# Automated Customized Deep Neural Network

If you have ever wanted to build a model using deep learning, you have encountered the big question of how many layers I should use? or what should be the size of this layers?

Using `tensorlfow` or even `keras` sequential model makes it harded to simply add one or multiple layer. You need to modify a the code before each run or you need to write different blocks of code for models with various number of layers. However, `keras` functional api makes it easy to use a for loop and add as many layers as you like in few lines of code. Using this feature, I constructed five classes of deep architecture startin from a simple dense fully-connected deep network to a complex hybrid convolutional autoencoder. 

The classes are initiated given the number of nodes in each layer or the type of each layer and then they build the desired model and makes them ready for you to train and test.

For simplicity, other parameters like activation functions, optimizer, loss, etc. are hard-coded. I chose them based on what is usually used in a similar network. But if you like, you can add them to you class init params and even play with those as well. I used `adam` optimizer for all of the classes and `categorical_crossentropy` and `mse` for losses. I also add a dropout layer right after the input layer and after the encoded layer if there's any. The default value of the `dropout` is 0.0001 and mainly I used it for simplicity in my coding and for loop.

First, I go over each class and give and example of the usage of it. 
At last, I will bring and example of training few DNNs with different number of nodes and layers to compare them when training a classifier for MNIST digit dataset.

If you are not familiar with neural networks and you don't any knowledge on the topic please use google and learn the basic concept before you dive into this library :)

## 1. Deep Neural Networks
A Deep Neural Network is built of an input layer, a bunch of hidden layers and and output layers which can be the result of classification or in some cases the result of regression (note that each case should use it's specific loss function)

Below is a simple illustration of a DNN:

![DNN](figures/DNN.png "DNN")

The class I designed is used for classification with relu actication function for all the hidden layers and sigmoid for the final output layer.
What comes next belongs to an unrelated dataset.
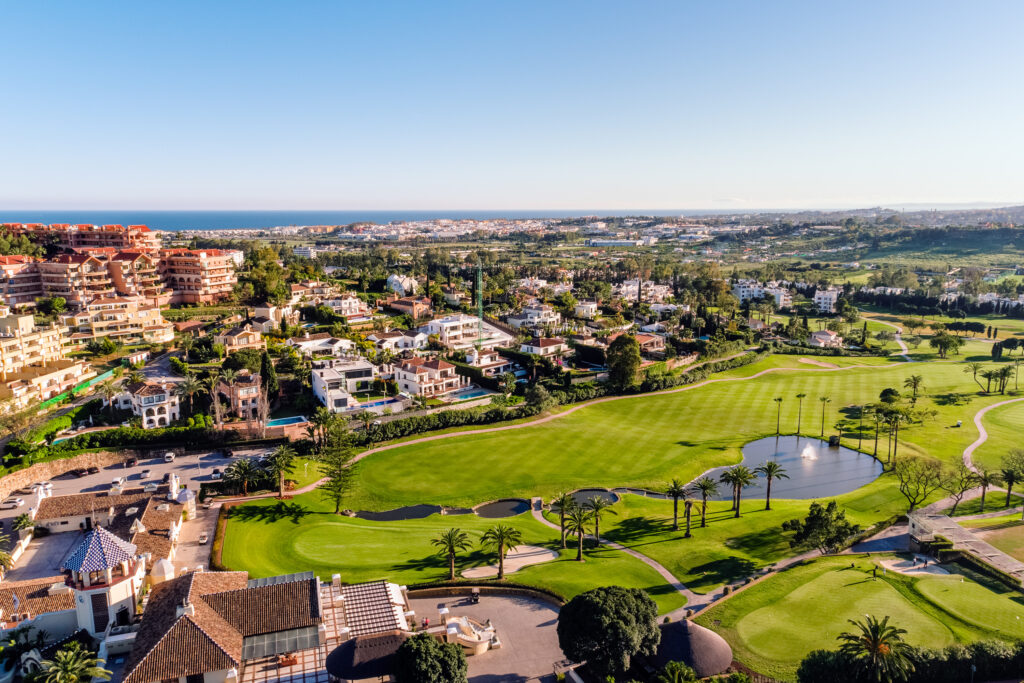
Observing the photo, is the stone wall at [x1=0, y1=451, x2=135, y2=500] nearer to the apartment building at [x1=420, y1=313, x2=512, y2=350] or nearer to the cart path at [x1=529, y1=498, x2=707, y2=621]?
the cart path at [x1=529, y1=498, x2=707, y2=621]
You can initiate your model by giving a list of integers which contain the number of nodes in each layer including your input and output layers! Yeah! It's just that easy to make any simple deep network.
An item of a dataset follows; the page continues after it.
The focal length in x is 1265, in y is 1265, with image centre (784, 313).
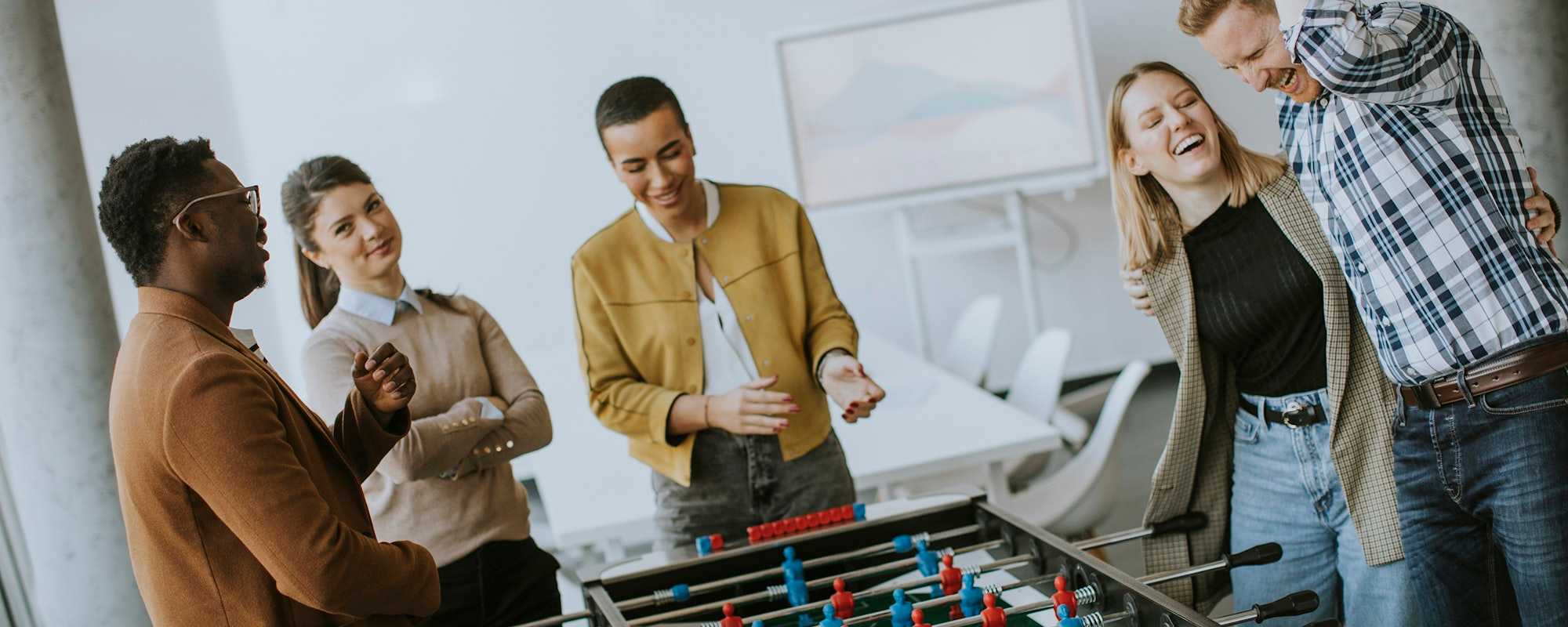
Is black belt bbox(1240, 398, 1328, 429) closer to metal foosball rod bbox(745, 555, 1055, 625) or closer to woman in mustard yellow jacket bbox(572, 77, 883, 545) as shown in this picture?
metal foosball rod bbox(745, 555, 1055, 625)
Let's say your input has 784 feature(this is actually the number of pixels in MNIST digit data which are 28x28 images), you have 10 classes (cause there are 10 digits), and you want to have a layer with 256 nodes right after the input and another layer with 32 nodes after that. Just look at the example below and follow it:

In [2]:
from neural_networks import DNN

In [3]:
dnn_model = DNN(layer_size=[784, 256, 32, 10])
dnn_model.print_summary()

Model: "deep_neural_network"
_________________________________________________________________
Layer (type)                 Output Shape              Param #   
input_1 (InputLayer)         [(None, 784)]             0         
_________________________________________________________________
dense (Dense)                (None, 256)               200960    
_________________________________________________________________
dense_1 (Dense)              (None, 32)                8224      
_________________________________________________________________
dense_2 (Dense)              (None, 10)                330       
Total params: 209,514
Trainable params: 209,514
Non-trainable params: 0
_________________________________________________________________


## 2. Autoencoders

Autoencoders are mostly use when you don't have label for your data. The purpose is to shrink your giant input to a more abstract representation. The model is train in a way that the encoded input carries enough information so that it can reconstruct the original input as close as possible. 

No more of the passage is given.